## start Extracted information

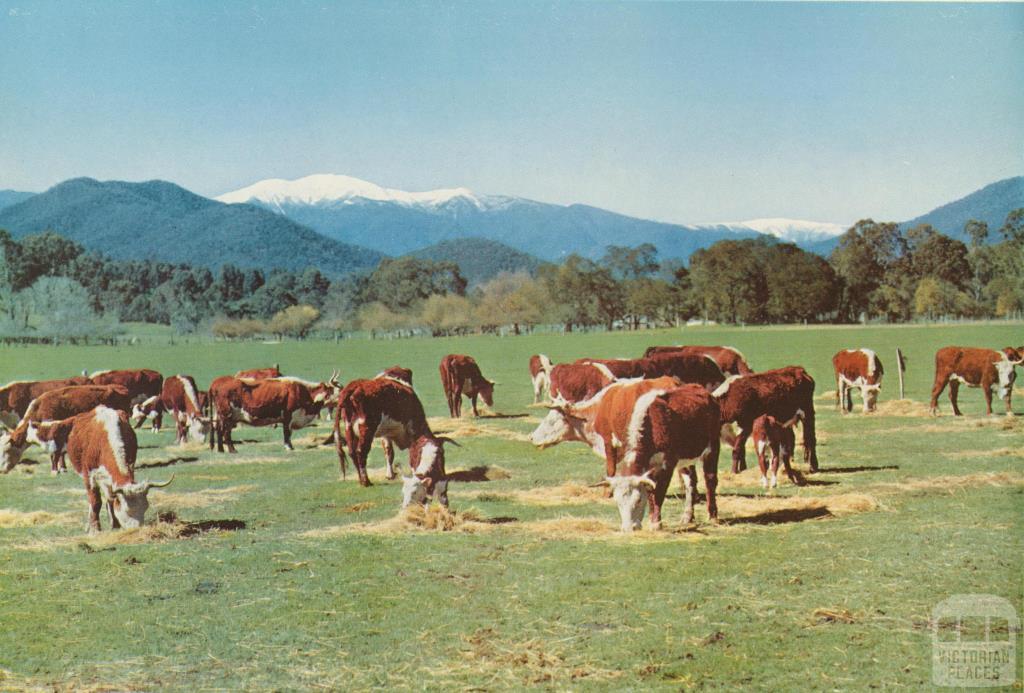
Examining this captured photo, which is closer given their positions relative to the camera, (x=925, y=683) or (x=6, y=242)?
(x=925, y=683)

## end Extracted information
## start Extracted information

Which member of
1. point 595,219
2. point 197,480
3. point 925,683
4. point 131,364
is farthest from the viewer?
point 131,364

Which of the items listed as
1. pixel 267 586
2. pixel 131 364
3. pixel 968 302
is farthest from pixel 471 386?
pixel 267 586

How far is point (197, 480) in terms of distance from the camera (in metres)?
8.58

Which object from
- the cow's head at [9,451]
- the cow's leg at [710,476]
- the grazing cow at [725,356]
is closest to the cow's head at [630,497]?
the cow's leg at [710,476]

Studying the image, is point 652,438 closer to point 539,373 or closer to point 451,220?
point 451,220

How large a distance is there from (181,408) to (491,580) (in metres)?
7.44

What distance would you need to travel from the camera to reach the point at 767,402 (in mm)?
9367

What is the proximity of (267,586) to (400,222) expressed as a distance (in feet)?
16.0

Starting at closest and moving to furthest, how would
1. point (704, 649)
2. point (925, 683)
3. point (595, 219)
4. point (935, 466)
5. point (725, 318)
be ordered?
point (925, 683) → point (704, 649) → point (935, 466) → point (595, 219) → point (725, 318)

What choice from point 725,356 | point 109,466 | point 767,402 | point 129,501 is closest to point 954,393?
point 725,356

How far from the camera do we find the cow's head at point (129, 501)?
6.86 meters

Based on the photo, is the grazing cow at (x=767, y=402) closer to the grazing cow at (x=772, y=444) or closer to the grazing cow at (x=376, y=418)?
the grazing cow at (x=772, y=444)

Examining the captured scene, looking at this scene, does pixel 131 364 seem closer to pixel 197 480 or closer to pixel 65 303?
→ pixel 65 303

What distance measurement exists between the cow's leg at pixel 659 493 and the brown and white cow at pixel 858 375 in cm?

## end Extracted information
## start Extracted information

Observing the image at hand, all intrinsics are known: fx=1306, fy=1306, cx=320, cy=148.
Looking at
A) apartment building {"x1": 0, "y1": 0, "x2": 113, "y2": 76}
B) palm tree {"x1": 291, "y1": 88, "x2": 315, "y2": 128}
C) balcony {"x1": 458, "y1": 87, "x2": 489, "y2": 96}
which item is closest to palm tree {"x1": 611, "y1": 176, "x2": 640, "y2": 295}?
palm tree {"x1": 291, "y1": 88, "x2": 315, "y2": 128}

## end Extracted information

▶ [Problem details] Transcribe the items from the line with "What distance would" to the line with "What distance measurement", keeping every line identical to the original.

▶ [Final answer]
What distance would you need to travel from the camera to reach the point at 767,402 (in mm)?
9367

What is the proximity of (267,586) to (400,222) expressed as a distance (in feet)?
16.0

Starting at closest and moving to furthest, how would
1. point (704, 649)
2. point (925, 683)
3. point (595, 219)
4. point (935, 466)
5. point (725, 318)
be ordered?
point (925, 683) → point (704, 649) → point (935, 466) → point (595, 219) → point (725, 318)

What choice from point 725,356 | point 109,466 | point 767,402 | point 129,501 is closest to point 954,393?
point 725,356

How far from the camera do we find the cow's head at point (129, 501)?
6.86 meters

Based on the photo, is the grazing cow at (x=767, y=402) closer to the grazing cow at (x=772, y=444) or closer to the grazing cow at (x=376, y=418)?
the grazing cow at (x=772, y=444)

Examining the captured scene, looking at this scene, does pixel 131 364 seem closer to pixel 197 480 or closer to pixel 65 303?
→ pixel 65 303

What distance measurement exists between the cow's leg at pixel 659 493 and the brown and white cow at pixel 858 375 in cm?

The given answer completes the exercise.